In work that will improve our understanding of the marine microorganisms that are essential to healthy oceans, an MIT professor is using microfluidics to study these organisms in the lab under conditions close to what they experience in the wild.
For his work, Roman Stocker, assistant professor in the Department of Civil and Environmental Engineering, has been awarded the 2007 Doherty Professorship in Ocean Utilization from the MIT Sea Grant College Program. Every year, the program selects one or two new faculty members for a supplemental award of $25,000 per year for two years.
Endowed by the Henry L. and Grace Doherty Charitable Foundation, the Doherty Fellowship encourages promising, non-tenured professors to undertake marine-related research that will further innovative uses of the ocean's resources. The area of research may address any aspect of marine use and/or management, whether social, political, environmental or technological.

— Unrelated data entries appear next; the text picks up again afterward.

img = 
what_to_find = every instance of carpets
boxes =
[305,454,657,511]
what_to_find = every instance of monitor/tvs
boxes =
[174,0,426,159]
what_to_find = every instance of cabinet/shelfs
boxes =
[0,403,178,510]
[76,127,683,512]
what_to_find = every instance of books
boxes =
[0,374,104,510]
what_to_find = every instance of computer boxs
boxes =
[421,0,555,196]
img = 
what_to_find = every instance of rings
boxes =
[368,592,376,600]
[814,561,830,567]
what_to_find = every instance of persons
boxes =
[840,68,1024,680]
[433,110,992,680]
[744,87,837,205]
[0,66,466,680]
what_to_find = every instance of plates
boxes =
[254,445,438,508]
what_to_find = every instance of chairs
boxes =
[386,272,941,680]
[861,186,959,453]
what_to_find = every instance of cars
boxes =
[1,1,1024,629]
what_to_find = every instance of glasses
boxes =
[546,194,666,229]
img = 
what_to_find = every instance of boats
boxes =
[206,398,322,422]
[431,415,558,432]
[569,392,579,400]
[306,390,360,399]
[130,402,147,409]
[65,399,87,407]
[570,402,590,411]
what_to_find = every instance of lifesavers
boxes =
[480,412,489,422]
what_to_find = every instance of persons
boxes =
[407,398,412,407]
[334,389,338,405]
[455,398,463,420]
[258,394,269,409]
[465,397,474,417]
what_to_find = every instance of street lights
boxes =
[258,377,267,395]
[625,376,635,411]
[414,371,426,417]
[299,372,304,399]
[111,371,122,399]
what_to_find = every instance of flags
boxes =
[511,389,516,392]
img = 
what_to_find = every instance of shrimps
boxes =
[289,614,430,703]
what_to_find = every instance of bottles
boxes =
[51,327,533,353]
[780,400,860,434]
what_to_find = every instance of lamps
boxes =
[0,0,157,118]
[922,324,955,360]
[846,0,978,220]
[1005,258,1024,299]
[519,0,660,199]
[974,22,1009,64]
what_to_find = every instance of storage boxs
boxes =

Stocker's research will focus on the marine microorganisms that are at the base of the oceans' food web and are essential to the oceans' healthy functioning. "We're interested in how swimming microorganisms actively respond to their environment," says Stocker, "as that strongly influences how nutrients are recycled in the ocean and ultimately made available to other organisms."
To date, quantifying these microscale interactions has been extremely difficult because they occur on too small a scale to be studied in the field, and recreating their environmental conditions in the lab has previously not been possible. To effectively study fluid mechanics at these small scales, Stocker uses custom-tailored microchannel devices. Tiny channels, with typical sizes of hundreds of microns, are sandwiched between a polymer on the top and a glass microscope slide fused to the bottom. Syringes and pumps generate flows of varying speeds in the channels, and nutrient and flow scenarios mimicking those in the ocean can be created.
"My work in microfluidics gives the biologists the ability to look at microorganisms in their environment in a manner that's impossible in the ocean, where the organisms are too small and the conditions too changeable. In the lab we can very carefully recreate typical conditions of a microbe's environment, and we can accurately track where the creatures go by attaching a video camera to the microscope," explains Stocker.
In his Doherty-funded research, Stocker will look at whether bacteria can find patches of high nutrient concentrations and get to them before they dissipate by diffusion or flow. "If bacteria can rapidly find and consume nutrients, they will be recycling them and ultimately they will be returned to the food web. These processes can totally change our estimate of the carbon cycle in the ocean," he says.